If you believe there is a solid link between deserts and reward, you must believe — you must — that rough-sleepers have it coming. You have left yourself no room for the role of luck in human affairs: of mental illness, of birth into a hopeless family, of dire education or mid-life tumbles down the potholes of circumstance. You are guilty of epic, almost operatic naivety. But you are not vindictive, per se. You are not selfish. You are Candide, not Scrooge.

This difference is more than academic. The left will never build support for a welfare state until it gets inside the heads of the hold-outs. At present, it has a cartoon-villain idea of what drives the Congressional Republican, the libertarian billionaire or even the middle-income normie for whom rough-sleepers are “bums”. If it were just cold self-interest, these people would, I think, support a social safety net. The per-person increase in tax to fund it would be small. The prize — not having to run a gauntlet of syringes and ordure in major cities — is huge. You don’t need to know your John Rawls to see that the selfish case for a higher economic minimum is as strong as the righteous one.

No, they resist because they think it is wrong in principle. They think it tampers with outcomes (or rather, incomes) that are, however unequal, justly begotten. What they put in the market is the unthinking but deep trust that a certain generation in England puts in “our courts”, or that a confused spiritual dabbler might put in “karma”. The good will out, is the idea. These people aren’t cackling at the poor from their counting houses. They “just” underrate how much in life comes down to inheritance and other forms of randomness. Their failure is one of imagination, not conscience.

This attitude is present everywhere. But a republic founded on the idea that one’s life is wholly self-authored is going to be unusually prone to it. If Europe has less acute homelessness (though still far too much), it is not because people there are kinder. It is certainly not a doctrinal attachment to “socialism”. It might just be that centuries of feudalism have left a basic folk awareness of the vagaries of birth.

The Enlightenment idea of the individual, which was English, Dutch and French before it was American, is filtered through that sieve of realism. The political scientist Eileen McDonagh has shown that monarchies are often the pioneers of welfarism.

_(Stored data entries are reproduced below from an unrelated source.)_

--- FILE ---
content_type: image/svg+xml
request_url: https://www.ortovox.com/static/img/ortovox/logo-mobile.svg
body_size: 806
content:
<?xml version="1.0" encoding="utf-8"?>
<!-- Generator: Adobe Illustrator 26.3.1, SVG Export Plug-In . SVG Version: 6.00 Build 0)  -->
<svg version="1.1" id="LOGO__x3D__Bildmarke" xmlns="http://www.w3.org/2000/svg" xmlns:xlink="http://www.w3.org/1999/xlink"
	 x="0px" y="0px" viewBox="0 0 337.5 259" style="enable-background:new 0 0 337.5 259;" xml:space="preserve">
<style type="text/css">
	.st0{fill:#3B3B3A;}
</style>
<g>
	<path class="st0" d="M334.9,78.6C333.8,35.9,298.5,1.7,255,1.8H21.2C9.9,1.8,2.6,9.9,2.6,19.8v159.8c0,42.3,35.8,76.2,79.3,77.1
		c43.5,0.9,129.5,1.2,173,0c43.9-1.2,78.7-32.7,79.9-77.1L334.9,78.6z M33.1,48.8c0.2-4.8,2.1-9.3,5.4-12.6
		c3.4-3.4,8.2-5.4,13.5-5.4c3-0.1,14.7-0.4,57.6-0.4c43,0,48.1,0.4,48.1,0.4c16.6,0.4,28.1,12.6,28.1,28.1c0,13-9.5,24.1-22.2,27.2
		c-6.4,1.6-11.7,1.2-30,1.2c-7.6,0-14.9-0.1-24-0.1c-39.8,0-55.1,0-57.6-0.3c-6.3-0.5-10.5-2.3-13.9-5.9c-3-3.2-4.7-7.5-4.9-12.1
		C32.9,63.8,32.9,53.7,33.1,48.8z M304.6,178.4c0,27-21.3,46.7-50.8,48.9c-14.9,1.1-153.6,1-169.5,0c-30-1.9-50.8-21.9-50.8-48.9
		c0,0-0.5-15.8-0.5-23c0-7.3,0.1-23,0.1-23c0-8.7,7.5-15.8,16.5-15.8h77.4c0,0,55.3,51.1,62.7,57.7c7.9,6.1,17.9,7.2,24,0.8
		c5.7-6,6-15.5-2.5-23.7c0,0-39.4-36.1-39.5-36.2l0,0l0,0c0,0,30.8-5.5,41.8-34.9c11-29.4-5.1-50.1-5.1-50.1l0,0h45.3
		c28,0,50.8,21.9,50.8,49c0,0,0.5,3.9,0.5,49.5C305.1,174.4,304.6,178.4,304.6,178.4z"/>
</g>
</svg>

Lots of social reformers were blue-bloods who viewed meritocracy through a jaundiced eye. Think Bismarck or Shaftesbury. Think, for that matter, Franklin Roosevelt.

In the raw DC winter of 2018, my companion for the evening nodded with concern at a beggar as our Uber passed him in the sludge. Then, in a sorrow-not-anger kind of way, he wondered how a man could have made such self-defeating “choices”. It is marrow-deep, this belief, and a rare feature of the New World that I won’t miss.